Part of the attraction of Antoine de Saint-Exupéry’s The Little Prince is surely its air of mystery. The tale itself is mysterious – part realistic, the plane and its pilot marooned in the desert; part fanciful, the Prince and his planet and flower – and it ends on the biggest of question marks.
But that mystery has been enhanced by the mystery of the author’s death, in a plane crash in 1944 off the French Riviera; fragments of what was probably the plane and a bracelet belonging to Saint-Exupéry were recovered more than 50 years later.
This was not just any old plane crash, but one full of romance: a professional pilot, but too old and injured for active service, the anti-Fascist but also anti-de Gaulle airman had to cajole the Free French authorities to allow him to resume reconnaissance flights. Explanations for the crash have ranged from suicide – Saint-Exupéry was acutely depressed in the months before he died – to downing by a German fighter. Reading his own accounts of flying early passenger planes, you would not discount engine failure.
I have to admit straightaway that I have always – until now – resisted The Little Prince. I would not go so far as Andre Gregory in the film My Dinner with Andre, who found something repulsive, even fascistic, in the tale, but my nose detected a whiff of tweeness. Could the bestselling book ever written in the French language be little more than a flimsy whimsy?
Two new versions – Joann Sfar’s graphic adaptation, translated by Sarah Ardizzone, and a translation by Ros Schwartz – both of which were the subject of a discussion at the French Institute recently, have forced me to reconsider. Even quite radical reimaginings such as Sfar’s seem particularly pertinent because The Little Prince combines its high poetic polish with such an obvious air of incompleteness. My sense is that the work comes out of an agonising tension between a desire for a perpetual childhood, and a recognition of adult ties or commitments, which Saint-Exupéry never resolved – unless he resolved it by pushing the joystick down towards the blue waters of the Med.
But for translators, the questions and problems are not so speculative but eminently practical.

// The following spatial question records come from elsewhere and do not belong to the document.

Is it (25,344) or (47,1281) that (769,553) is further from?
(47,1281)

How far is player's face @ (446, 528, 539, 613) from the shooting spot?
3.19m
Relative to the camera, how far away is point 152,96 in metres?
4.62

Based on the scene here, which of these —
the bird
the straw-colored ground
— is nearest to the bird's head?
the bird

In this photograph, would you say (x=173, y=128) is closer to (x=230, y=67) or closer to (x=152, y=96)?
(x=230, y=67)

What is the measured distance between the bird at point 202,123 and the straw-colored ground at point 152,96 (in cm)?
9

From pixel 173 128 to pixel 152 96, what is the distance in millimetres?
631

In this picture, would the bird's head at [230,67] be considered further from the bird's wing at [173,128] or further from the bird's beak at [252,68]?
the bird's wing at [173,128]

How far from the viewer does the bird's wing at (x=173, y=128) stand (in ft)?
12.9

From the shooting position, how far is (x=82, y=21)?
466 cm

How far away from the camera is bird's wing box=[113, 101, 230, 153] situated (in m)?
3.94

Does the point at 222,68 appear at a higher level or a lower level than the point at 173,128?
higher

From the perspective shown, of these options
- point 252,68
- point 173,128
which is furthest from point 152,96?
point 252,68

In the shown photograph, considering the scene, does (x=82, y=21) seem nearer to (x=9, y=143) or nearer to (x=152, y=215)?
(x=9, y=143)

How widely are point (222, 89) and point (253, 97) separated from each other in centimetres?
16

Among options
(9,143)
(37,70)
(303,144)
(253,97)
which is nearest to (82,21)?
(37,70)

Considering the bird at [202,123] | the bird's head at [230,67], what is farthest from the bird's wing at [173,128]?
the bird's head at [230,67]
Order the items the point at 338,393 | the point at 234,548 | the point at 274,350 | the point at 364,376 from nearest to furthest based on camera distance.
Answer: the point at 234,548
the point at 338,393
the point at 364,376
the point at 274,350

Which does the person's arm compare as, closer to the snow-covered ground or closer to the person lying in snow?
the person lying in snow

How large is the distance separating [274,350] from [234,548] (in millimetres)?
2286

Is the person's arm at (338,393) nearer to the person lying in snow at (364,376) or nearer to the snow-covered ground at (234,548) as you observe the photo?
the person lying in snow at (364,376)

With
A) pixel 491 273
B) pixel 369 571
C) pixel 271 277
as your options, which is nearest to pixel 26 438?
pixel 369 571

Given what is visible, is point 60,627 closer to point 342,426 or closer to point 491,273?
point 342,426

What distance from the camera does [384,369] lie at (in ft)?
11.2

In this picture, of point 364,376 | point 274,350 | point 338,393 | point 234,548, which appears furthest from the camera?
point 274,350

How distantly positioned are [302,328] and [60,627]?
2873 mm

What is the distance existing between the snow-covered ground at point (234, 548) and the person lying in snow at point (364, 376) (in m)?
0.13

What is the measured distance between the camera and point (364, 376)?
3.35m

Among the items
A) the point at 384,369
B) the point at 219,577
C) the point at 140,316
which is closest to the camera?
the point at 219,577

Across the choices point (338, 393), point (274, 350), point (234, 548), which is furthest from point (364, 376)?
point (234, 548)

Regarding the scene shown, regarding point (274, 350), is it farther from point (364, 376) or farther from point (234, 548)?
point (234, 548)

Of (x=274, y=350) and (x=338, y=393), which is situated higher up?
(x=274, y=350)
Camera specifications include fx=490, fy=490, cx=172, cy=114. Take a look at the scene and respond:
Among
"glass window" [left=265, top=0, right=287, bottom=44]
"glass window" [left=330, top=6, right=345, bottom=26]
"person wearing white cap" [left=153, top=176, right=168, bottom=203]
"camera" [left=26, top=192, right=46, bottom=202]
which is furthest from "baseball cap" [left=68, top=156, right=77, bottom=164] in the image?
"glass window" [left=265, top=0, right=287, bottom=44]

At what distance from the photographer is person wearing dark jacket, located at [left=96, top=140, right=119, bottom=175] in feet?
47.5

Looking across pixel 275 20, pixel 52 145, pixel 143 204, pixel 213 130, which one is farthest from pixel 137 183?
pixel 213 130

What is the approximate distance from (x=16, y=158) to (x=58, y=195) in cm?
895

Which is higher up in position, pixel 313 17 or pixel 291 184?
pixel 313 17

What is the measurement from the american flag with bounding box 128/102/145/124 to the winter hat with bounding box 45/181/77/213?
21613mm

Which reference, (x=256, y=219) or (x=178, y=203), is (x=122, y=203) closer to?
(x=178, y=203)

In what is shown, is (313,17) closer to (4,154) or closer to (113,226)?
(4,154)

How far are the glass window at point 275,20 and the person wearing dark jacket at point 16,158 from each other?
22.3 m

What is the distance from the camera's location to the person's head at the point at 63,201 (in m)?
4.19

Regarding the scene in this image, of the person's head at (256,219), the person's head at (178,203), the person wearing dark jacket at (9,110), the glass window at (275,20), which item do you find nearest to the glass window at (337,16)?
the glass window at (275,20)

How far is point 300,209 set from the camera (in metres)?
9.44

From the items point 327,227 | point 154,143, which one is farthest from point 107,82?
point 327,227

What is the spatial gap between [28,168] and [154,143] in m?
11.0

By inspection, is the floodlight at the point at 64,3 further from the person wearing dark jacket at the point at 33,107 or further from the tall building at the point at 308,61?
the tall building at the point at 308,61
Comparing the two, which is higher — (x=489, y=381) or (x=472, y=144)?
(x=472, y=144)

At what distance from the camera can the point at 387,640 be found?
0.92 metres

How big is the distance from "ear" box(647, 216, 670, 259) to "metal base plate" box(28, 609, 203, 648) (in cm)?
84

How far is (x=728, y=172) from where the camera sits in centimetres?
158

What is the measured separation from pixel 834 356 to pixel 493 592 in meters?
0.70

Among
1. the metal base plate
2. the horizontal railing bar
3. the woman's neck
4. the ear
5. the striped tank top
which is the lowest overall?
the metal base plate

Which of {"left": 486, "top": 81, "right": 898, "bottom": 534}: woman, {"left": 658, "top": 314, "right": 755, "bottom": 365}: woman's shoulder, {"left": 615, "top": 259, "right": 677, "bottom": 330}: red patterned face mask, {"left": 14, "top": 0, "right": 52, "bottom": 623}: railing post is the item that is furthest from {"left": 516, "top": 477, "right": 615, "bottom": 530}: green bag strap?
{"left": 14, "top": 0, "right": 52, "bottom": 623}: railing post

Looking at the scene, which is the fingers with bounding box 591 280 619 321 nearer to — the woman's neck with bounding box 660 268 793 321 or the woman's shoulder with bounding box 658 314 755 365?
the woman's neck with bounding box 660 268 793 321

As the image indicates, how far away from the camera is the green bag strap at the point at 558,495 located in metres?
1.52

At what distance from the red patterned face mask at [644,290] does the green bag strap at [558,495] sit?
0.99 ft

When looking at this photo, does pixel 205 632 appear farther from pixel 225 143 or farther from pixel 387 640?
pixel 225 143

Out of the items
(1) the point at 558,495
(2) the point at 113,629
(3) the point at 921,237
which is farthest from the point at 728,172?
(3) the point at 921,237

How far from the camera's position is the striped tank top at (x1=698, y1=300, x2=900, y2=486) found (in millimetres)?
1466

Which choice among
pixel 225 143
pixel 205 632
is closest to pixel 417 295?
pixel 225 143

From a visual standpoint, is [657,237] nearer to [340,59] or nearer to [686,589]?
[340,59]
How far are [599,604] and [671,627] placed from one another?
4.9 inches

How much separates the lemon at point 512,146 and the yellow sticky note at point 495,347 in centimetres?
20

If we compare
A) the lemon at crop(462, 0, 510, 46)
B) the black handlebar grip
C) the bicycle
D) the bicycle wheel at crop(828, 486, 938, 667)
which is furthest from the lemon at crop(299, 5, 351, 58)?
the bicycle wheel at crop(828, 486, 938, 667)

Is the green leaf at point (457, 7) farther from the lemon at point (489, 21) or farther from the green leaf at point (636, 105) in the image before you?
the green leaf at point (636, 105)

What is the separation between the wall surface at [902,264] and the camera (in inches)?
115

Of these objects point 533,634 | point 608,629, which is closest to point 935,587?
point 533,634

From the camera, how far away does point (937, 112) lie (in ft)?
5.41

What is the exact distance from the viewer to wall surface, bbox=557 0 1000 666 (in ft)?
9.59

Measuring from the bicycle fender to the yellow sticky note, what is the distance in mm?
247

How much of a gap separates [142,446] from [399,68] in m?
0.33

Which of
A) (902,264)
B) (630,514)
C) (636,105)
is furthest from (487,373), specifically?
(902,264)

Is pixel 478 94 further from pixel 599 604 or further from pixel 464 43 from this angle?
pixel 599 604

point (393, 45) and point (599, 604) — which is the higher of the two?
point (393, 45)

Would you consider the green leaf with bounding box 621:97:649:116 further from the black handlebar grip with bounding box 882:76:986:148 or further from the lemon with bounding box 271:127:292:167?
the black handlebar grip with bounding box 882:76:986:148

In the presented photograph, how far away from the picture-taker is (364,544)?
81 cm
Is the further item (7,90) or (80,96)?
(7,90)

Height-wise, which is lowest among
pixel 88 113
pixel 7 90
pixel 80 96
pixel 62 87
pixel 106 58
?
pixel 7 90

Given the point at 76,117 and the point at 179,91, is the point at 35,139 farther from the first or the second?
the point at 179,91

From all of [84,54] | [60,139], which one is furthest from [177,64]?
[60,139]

How, for example, do you translate that famous opening request by the Little Prince, which in French consists of the words: “S’il vous plaît … dessine-moi un mouton.”
It sounds simple but mouton in French can mean either sheep or lamb. Sarah Ardizzone and Ros Schwartz, in her beautifully judged Collector’s Library version, come to different conclusions for excellent reasons. Schwartz opts for lamb because “‘Please … draw me a sheep’ … was not something I could imagine a child saying spontaneously.” Ardizzone takes the opposite view: “I actually like the plosive, slightly cartoony sound of ‘sheep’. I didn’t want any echoes of ‘lamb of God’ in what is already a spiritually charged text.” Ardizzone’s sheep had another advantage: it enabled her to translate the Pilot’s exasperated “Il me broute avec son mouton celui-là” (literally, “He gets on my nerves with that sheep/lamb of his”) as the brilliant “I wish he’d stop bleating on about his sheep.”
How do you translate another of the Little Prince’s deceptively simple and childlike sayings: “Quand on a terminé sa toilette du matin il faut faire soigneusement la toilette du planète”? Not easy at all. As Schwartz says, “I could think of no single expression in English that worked for both a person and a planet.” Her solution – “Once you’ve brushed your hair and cleaned your teeth, then you clean your planet” – for once doesn’t sound quite right to me, a little too brisk and prosaic, lacking in Saint-Exupéry’s cosmic and ecological resonance.
As always, hearing literary translators talk about their work reminded me of the immense difficulty, creativity and importance of the task. A literary text is woven in a particular language as intimately as a garment is woven in a particular fabric. Once the fabric is changed, all sorts of minute yet invisible adjustments of tailoring need to be made. The original suit cannot be reproduced in every detail.
On the other hand, literary translation is just part of the unending process by which, as Auden put it in his great elegy for Yeats, “the words of a dead man / Are modified in the guts of the living”. The literary tailor-translator cannot copy the original suit, but she or he must come up with a suit for contemporary taste. Who knows, a translator may sometimes improve on the original.
Sfar’s bold graphic reworking, and Ardizzone’s fresh, unsentimental text remove the troublesome whimsy from The Little Prince. Do they also remove some of the mystery? Whereas Saint-Exupéry’s flower hovers on the border between floweriness and capricious femininity, Sfar’s flower is more openly and nakedly seductive. The Pilot-narrator becomes a much more tangible presence than in the original – an improvement, I feel. In one respect, though, Sfar in his concluding drawings deepens the mystery, poetically connecting the Little Prince’s disappearance with the author’s own last flight.